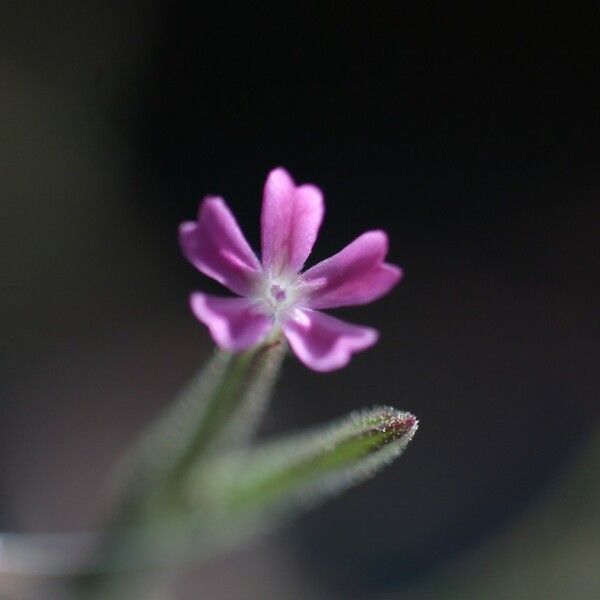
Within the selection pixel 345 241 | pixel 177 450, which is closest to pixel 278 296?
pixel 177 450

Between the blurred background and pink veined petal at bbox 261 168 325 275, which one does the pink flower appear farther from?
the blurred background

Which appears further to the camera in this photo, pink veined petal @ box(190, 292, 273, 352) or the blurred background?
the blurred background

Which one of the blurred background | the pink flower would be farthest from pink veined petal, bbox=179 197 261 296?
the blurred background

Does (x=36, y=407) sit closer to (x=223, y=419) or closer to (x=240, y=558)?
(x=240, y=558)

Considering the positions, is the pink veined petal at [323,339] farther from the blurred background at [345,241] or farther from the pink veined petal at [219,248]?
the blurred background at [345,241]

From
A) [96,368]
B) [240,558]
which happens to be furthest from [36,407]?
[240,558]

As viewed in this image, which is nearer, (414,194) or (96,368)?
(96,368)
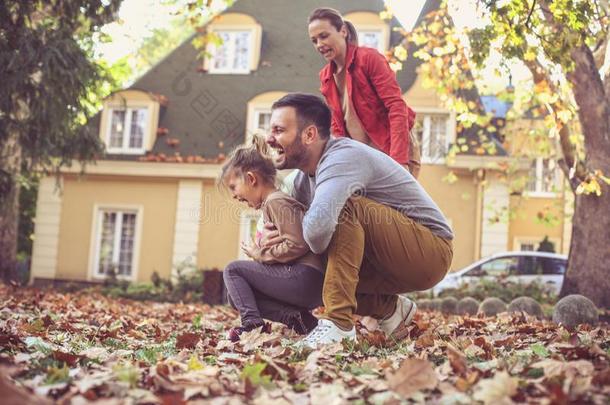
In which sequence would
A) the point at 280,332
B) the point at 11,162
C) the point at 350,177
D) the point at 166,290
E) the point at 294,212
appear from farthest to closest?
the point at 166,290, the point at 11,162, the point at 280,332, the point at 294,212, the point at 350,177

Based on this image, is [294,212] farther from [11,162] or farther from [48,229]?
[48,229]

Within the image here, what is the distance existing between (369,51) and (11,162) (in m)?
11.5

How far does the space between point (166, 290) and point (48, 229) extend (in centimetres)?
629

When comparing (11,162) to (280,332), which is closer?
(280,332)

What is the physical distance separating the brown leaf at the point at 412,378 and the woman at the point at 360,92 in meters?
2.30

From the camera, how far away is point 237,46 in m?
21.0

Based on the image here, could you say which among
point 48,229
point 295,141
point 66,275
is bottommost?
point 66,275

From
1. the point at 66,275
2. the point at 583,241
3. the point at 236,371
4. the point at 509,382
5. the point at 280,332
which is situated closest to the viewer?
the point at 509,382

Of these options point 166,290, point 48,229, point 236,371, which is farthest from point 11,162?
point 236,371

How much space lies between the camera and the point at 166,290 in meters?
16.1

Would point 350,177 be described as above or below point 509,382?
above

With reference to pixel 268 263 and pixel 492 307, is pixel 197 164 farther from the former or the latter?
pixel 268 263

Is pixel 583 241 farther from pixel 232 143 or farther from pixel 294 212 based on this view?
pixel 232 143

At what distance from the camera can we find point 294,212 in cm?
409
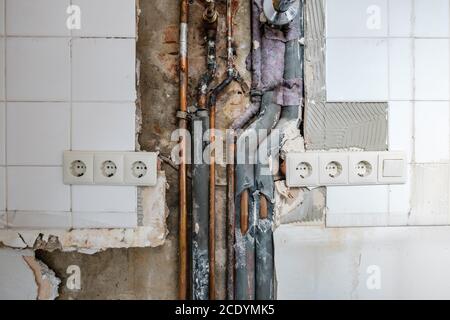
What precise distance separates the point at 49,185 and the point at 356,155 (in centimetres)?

---

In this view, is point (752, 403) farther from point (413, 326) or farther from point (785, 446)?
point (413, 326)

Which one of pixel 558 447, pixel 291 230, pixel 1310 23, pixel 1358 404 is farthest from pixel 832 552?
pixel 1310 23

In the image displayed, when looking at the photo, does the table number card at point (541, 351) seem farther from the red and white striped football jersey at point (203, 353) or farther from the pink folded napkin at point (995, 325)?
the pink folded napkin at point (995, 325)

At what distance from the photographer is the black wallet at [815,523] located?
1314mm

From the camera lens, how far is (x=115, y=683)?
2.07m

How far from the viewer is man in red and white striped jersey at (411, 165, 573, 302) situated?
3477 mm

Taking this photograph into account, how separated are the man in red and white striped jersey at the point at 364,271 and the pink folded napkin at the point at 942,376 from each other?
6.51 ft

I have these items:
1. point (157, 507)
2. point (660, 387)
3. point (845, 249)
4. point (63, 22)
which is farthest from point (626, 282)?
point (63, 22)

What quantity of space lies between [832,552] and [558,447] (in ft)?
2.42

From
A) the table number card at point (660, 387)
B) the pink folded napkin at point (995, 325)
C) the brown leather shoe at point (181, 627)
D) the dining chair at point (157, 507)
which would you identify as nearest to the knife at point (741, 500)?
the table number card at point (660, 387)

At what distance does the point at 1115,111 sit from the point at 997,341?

**GOAL OF THE EXERCISE**.
Can you put everything from the line containing "At what distance from the camera" down to the line containing "What precise distance", both included, into a JSON list of strings with one string per line, skipping blank lines and leaving the pictures out?

**COMPLETE OUTPUT**.
[
  "At what distance from the camera can we find point 294,212 in cm?",
  "409",
  "What precise distance separates the point at 49,185 and the point at 356,155 (in centimetres)?"
]